━━━ EXCERPTED PASSAGE
I'm pretty sure that this item, sheet music for one of Ray's hit songs, was issued in early 1971. This single spoofed Go-Go dance clubs which were prominent all over at the time. I wrote about this recording several blogs ago and pointed out that it reached the Top-5 in England in the spring of 1971. It's a very funny recording if you've never had the opportunity to hear it. Ray's comical side shines bright on this song...he plays the part of the singer (obviously!), the emcee, Bridget, and the crazed fan from the 'audience' who tries several times to get up on stage. Also appearing are the back-up singers for Bridget...they go under the name of Strawberry and the Short Cakes. Barnaby Records issued a Greatest Hits album on Ray that I wrote about in my last blog entry and "Bridget the Midget" made it's debut on an LP on that collection.
━━━━━━
━━━ RECORDS SHOWN
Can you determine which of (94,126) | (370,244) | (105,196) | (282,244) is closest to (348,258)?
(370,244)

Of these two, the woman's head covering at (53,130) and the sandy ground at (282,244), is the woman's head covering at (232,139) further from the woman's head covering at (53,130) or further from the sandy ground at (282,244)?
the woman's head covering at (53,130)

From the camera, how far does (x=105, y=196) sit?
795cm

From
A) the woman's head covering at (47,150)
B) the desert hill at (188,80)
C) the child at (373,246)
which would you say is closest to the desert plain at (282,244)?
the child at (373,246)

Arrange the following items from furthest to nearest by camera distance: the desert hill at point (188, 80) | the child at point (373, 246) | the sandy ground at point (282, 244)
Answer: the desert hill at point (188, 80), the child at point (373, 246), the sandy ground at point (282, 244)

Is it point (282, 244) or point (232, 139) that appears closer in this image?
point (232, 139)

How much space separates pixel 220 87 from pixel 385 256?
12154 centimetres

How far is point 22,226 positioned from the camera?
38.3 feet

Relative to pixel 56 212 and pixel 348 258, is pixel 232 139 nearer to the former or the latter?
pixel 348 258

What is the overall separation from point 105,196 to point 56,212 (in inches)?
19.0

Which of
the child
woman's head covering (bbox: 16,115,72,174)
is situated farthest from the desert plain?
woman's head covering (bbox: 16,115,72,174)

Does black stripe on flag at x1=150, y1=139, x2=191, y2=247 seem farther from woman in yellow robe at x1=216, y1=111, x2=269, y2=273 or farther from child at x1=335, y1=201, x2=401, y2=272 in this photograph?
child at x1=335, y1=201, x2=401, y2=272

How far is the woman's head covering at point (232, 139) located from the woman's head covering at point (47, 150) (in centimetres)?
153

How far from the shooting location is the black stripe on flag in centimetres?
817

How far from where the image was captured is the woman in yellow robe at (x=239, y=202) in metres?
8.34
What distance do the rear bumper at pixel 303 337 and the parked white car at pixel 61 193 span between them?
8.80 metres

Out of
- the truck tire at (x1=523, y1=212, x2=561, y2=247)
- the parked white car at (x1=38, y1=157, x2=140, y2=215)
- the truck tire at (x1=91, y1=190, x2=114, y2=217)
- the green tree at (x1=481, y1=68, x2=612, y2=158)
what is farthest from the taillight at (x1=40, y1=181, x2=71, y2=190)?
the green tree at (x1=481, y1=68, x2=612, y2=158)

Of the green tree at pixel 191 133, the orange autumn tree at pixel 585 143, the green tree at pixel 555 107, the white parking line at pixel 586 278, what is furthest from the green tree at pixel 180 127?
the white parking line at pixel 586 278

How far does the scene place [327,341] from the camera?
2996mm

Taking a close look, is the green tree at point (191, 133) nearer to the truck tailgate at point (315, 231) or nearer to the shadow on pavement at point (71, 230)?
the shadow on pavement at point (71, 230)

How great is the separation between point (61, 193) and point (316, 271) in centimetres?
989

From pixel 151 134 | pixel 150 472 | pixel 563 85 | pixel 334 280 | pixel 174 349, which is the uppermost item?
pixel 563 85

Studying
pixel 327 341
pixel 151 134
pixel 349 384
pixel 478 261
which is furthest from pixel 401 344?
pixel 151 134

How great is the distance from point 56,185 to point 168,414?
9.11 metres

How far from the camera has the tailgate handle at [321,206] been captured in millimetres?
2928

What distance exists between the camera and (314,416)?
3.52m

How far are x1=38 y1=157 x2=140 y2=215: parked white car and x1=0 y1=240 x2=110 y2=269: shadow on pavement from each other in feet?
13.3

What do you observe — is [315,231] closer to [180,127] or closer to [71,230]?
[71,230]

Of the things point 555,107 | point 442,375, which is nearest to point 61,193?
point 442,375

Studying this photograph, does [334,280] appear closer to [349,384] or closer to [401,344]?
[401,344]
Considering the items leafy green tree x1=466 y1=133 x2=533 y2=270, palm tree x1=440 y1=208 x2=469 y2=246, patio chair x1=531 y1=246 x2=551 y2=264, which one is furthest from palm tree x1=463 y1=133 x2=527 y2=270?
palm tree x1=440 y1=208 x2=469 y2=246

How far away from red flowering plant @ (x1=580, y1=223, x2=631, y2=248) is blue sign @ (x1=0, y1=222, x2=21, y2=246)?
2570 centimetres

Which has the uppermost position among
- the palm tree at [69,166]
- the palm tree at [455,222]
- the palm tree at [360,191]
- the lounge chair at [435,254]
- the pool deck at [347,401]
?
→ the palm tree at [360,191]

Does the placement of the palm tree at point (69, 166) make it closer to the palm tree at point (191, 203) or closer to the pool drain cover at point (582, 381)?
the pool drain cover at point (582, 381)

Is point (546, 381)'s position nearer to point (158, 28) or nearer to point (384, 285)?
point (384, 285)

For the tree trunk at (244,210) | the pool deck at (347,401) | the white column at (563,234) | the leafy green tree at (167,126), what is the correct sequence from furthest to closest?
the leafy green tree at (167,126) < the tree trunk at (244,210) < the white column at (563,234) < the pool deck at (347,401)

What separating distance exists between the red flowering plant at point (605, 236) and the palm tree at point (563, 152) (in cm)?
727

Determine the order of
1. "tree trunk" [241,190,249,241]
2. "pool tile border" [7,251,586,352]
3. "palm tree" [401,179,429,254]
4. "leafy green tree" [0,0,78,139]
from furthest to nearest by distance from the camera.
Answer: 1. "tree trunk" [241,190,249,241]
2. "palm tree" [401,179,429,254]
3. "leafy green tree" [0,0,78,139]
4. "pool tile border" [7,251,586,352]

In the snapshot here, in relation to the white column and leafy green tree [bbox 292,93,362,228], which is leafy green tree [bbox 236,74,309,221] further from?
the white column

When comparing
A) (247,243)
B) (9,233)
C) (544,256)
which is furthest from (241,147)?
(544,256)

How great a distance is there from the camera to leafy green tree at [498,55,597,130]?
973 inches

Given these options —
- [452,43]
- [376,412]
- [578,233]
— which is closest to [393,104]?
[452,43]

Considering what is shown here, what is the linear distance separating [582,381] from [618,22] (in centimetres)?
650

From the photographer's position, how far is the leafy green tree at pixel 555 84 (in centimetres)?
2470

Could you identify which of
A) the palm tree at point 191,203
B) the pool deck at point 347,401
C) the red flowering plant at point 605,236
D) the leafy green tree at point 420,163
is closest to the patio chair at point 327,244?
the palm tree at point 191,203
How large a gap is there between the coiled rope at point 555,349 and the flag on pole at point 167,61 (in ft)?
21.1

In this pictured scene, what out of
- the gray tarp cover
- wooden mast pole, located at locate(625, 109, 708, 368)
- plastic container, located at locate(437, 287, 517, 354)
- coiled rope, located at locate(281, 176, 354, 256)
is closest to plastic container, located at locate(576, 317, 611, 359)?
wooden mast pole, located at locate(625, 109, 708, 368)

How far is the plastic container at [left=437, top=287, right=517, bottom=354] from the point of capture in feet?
━━━━━━
* **WORK REQUEST 1**: In the post about the "Bridget the Midget" sheet music, why does the writer say Ray's comical side shines bright on the song?
* **WORK REQUEST 2**: From the post about the "Bridget the Midget" sheet music, print everything from "I'm pretty sure" down to "on that collection.".

* **EXERCISE OUTPUT 1**: On this song Ray plays several parts himself: the singer, the emcee, Bridget, and the crazed fan from the "audience" who keeps trying to get up on stage.

* **EXERCISE OUTPUT 2**:
I'm pretty sure that this item, sheet music for one of Ray's hit songs, was issued in early 1971. This single spoofed Go-Go dance clubs which were prominent all over at the time. I wrote about this recording several blogs ago and pointed out that it reached the Top-5 in England in the spring of 1971. It's a very funny recording if you've never had the opportunity to hear it. Ray's comical side shines bright on this song...he plays the part of the singer (obviously!), the emcee, Bridget, and the crazed fan from the 'audience' who tries several times to get up on stage. Also appearing are the back-up singers for Bridget...they go under the name of Strawberry and the Short Cakes. Barnaby Records issued a Greatest Hits album on Ray that I wrote about in my last blog entry and "Bridget the Midget" made it's debut on an LP on that collection.